This weekend in Rochester, protestors placed their order.
The mob was in quite an unruly mood. As RedState’s Nick Arama put it, “They not only smashed windows and set things on fire; they stormed into the restaurants demanding the businesses shut down, smashing dishes, overturning tables, threatening and intimidating diners, some of whom fled in terror in some very disturbing videos.”
You’ve no doubt heard of an “If-Then” statement. The rioters released their own, and it was a doozy:
“If they don’t give us our sh-t, we’ll shut sh-t down!”
In my opinion, making threats in the streets rather than pursuing legislative change is a logical extension.
In the wake of the death of George Floyd, mobs took to the streets of New York, smashing store windows and looting all within. They ravaged what they wanted, possessed what they wanted, wherever and however they preferred.
Suddenly, the world was theirs for the taking, in an unprecedentedly literal way.
And many in government — plus far more among the media — fell only slightly short of shaking pom-poms.
Now we’re here:
Of course, the national mob is multiracial, its motives and goals — aside from general chaos — a bit unclear.

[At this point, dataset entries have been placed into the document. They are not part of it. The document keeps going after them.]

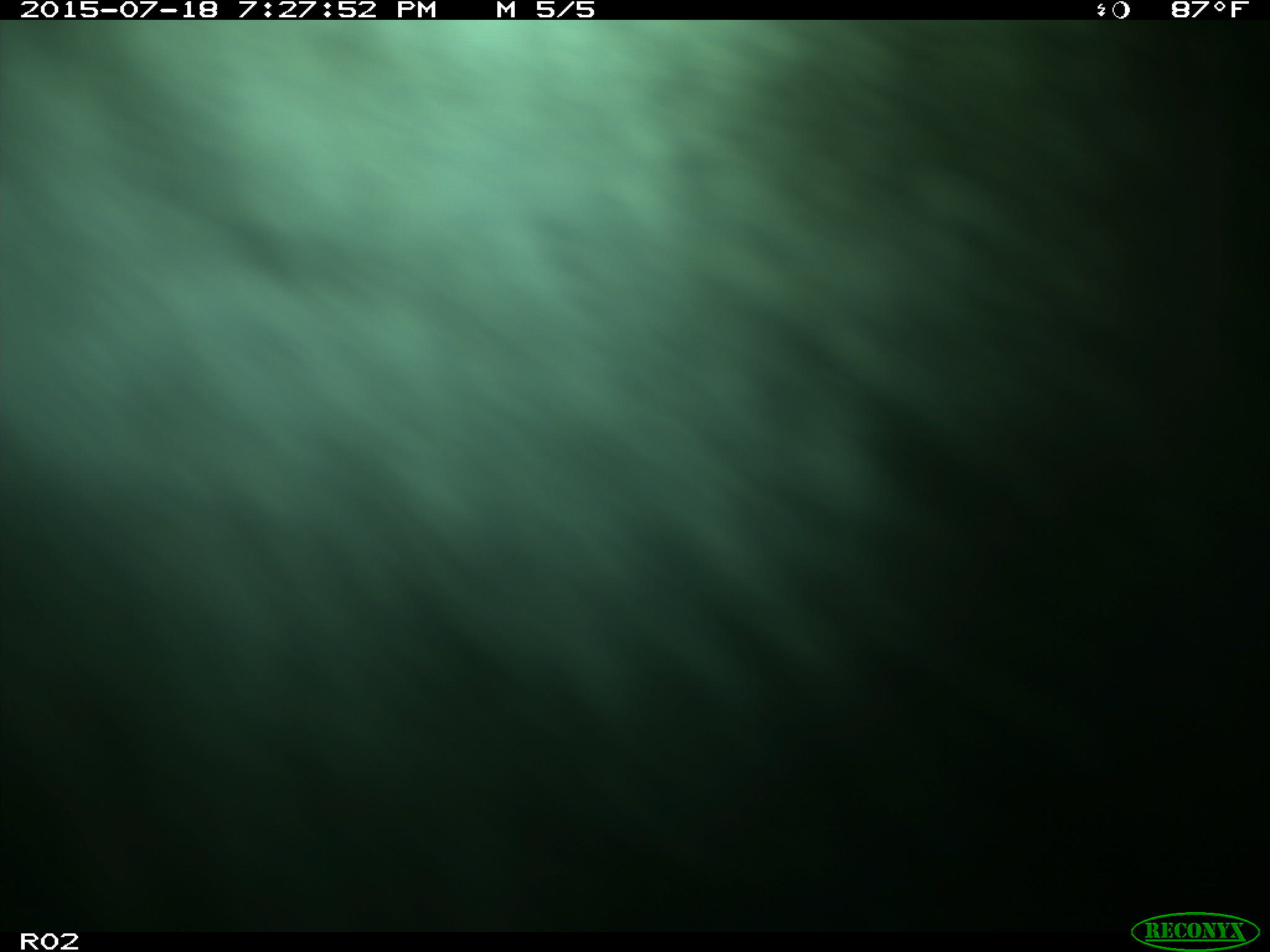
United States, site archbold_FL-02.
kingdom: Animalia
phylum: Chordata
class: Mammalia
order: Artiodactyla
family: Bovidae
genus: Bos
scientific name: Bos taurus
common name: domestic cow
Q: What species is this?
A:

But as for reparations for black Americans — an increasingly hot topic — the Democrat & Chronicle reports activist attorney Danielle Ponder addressed protestors in front of the Rochester Public Safety Building Sunday, trumpeting the notion.

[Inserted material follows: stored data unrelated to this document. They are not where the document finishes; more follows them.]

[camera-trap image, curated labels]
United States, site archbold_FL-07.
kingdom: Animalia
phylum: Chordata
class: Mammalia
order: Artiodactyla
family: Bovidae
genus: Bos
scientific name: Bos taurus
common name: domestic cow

Danielle contended it could decrease property crimes.
Here’s her reasoning:
“Why do we have property crimes? Because people are living in poverty.”

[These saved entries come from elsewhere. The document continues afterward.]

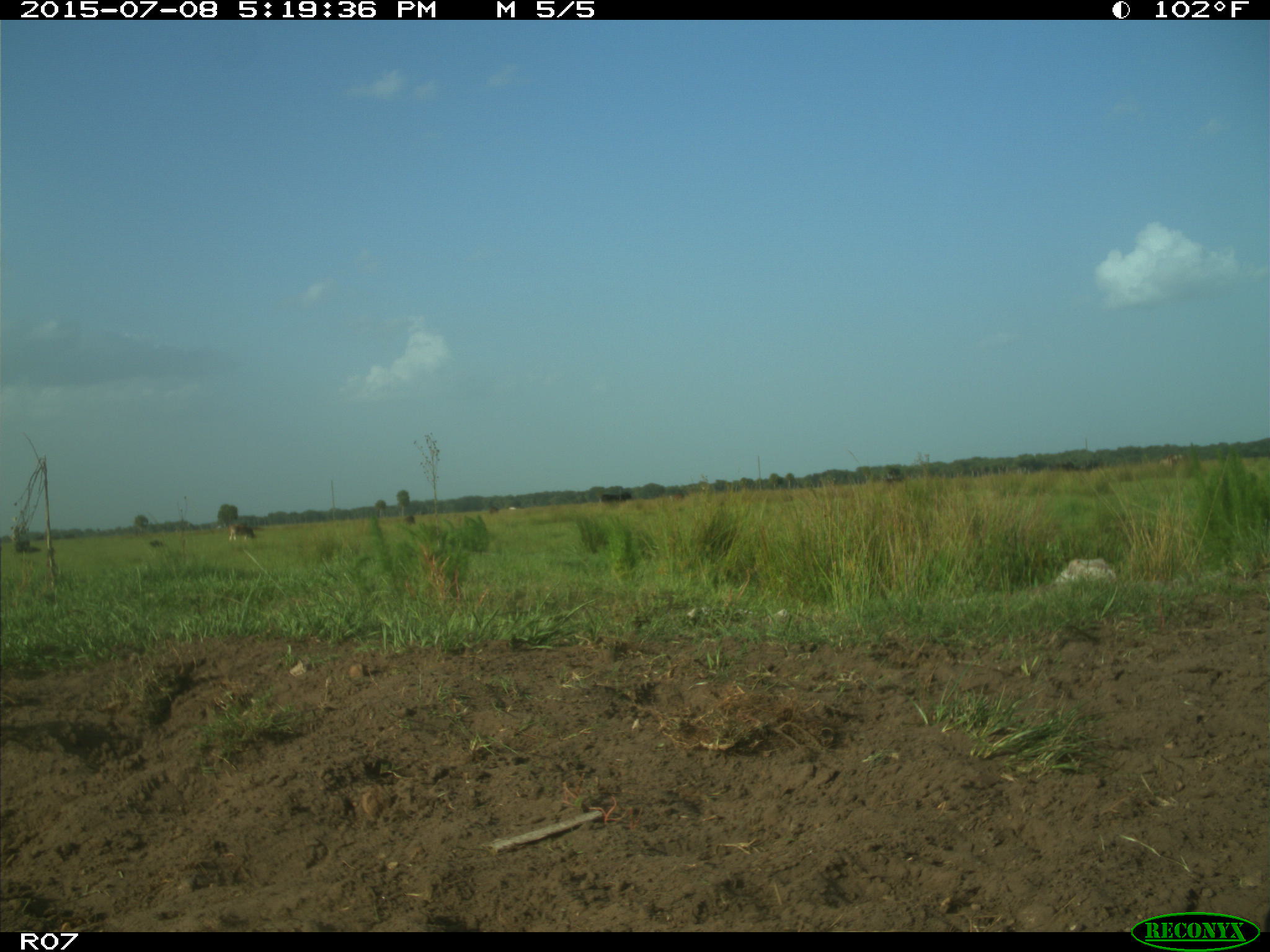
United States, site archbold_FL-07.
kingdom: Animalia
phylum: Chordata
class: Mammalia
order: Artiodactyla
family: Bovidae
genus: Bos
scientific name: Bos taurus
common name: domestic cow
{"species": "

She also asked, “What if we had the drug rehabilitation centers that rich people have? … What if gave reparations to the black community?”
The lawyer would like a lot to happen:
“Because people are dealing with drug addictions. What if we had the drug rehabilitation centers that rich people have? … What if we gave reparations to the black community? What if we ensure everyone is making a living wage so they can take care of their children?”
Are threats the way to affect that change?
It seems to me the nation is going to respond to the mob and its dictates by shutting it down or giving in out of fear.
What I believe won’t occur is neither: Anarchy isn’t sustainable. And if America goes the route of rejection, I hope it’s law enforcement which brings order in the streets. Otherwise, it will be the citizenry. And that’s no good for anyone.
If there’s one thing which needs to be “shut down,” it’s our present lack of civility. An unsafe America isn’t America at all.
I predict demands aren’t met. But who knows — especially if Joe Biden’s elected.
But something has to give. Let’s hope it gives way to peace.